TASK ITEM »
The word to find is "vertical". State how many lines below contain it, giving only the number.

EXCERPTED RECORDS below:

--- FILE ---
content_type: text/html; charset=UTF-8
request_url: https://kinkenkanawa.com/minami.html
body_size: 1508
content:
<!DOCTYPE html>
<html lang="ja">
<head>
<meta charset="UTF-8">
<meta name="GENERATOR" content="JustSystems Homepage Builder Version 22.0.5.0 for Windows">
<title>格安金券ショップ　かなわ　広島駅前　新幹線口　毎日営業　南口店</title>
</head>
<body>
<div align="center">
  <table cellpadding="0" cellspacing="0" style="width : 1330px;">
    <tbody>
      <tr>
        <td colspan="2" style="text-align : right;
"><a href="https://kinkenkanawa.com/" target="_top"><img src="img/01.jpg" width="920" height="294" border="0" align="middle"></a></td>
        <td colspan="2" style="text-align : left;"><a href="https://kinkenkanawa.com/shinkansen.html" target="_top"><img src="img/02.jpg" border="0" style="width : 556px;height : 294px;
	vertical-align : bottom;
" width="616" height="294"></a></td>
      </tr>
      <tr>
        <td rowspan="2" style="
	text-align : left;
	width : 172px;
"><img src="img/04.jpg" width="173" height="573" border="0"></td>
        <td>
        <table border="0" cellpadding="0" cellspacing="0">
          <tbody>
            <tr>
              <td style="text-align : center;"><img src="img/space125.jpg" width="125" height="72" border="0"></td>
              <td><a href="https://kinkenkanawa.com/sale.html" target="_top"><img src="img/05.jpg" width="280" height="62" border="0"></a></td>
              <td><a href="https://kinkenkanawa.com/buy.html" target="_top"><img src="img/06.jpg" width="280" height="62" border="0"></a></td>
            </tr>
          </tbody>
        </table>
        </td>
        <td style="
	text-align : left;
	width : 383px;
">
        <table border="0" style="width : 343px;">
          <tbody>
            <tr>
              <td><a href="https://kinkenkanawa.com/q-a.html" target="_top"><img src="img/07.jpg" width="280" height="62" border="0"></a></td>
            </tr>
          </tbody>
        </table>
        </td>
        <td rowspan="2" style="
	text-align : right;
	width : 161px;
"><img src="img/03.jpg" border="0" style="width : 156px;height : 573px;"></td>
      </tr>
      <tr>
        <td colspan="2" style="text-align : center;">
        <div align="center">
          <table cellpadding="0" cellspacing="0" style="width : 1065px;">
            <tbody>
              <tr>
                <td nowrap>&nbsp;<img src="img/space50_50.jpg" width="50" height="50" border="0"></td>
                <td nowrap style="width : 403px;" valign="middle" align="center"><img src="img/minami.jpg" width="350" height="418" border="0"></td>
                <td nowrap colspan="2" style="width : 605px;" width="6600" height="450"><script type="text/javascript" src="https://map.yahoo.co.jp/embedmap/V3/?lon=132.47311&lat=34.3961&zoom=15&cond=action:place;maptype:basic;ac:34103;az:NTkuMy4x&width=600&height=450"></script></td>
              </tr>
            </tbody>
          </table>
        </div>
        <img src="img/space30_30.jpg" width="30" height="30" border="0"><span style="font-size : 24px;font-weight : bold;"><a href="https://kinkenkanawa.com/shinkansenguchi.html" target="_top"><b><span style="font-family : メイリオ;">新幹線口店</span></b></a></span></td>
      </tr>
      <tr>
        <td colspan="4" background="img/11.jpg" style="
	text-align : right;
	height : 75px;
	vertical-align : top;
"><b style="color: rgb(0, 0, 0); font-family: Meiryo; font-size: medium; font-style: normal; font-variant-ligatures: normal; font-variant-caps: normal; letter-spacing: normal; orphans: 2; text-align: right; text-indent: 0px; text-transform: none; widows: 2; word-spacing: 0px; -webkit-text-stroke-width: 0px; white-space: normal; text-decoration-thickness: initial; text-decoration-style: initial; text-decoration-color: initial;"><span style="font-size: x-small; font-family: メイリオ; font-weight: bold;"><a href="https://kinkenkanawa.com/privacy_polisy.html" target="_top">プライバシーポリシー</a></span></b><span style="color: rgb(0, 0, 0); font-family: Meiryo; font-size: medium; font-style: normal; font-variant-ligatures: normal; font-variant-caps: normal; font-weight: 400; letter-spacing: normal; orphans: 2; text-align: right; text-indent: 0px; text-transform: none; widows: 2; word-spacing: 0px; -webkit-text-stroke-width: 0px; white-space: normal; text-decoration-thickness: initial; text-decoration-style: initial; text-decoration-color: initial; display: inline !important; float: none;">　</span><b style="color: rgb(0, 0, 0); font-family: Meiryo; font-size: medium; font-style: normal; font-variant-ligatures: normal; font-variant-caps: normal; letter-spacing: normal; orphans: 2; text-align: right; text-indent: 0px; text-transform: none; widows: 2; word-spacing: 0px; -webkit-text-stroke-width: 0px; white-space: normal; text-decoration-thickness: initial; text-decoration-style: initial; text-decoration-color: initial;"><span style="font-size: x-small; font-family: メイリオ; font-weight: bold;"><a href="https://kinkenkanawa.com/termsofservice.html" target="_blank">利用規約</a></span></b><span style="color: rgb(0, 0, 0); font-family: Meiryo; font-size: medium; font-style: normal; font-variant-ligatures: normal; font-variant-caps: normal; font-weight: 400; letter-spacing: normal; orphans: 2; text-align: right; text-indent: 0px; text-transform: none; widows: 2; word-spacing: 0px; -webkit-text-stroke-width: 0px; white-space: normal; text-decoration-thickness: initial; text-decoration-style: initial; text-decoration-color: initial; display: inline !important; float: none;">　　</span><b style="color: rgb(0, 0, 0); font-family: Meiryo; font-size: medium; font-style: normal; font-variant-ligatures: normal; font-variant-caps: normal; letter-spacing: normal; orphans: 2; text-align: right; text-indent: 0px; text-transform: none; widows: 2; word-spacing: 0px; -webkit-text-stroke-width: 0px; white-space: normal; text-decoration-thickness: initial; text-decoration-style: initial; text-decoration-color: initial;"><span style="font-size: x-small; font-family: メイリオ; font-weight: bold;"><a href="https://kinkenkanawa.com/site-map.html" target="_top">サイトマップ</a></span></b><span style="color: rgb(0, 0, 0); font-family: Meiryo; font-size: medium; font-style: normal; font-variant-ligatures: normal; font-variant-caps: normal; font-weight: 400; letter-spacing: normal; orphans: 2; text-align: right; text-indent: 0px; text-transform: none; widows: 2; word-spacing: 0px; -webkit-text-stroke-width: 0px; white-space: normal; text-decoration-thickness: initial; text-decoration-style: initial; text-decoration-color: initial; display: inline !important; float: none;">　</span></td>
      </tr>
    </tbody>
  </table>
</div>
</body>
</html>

End of EXCERPTED RECORDS.

RESULT OF THIS TASK »
2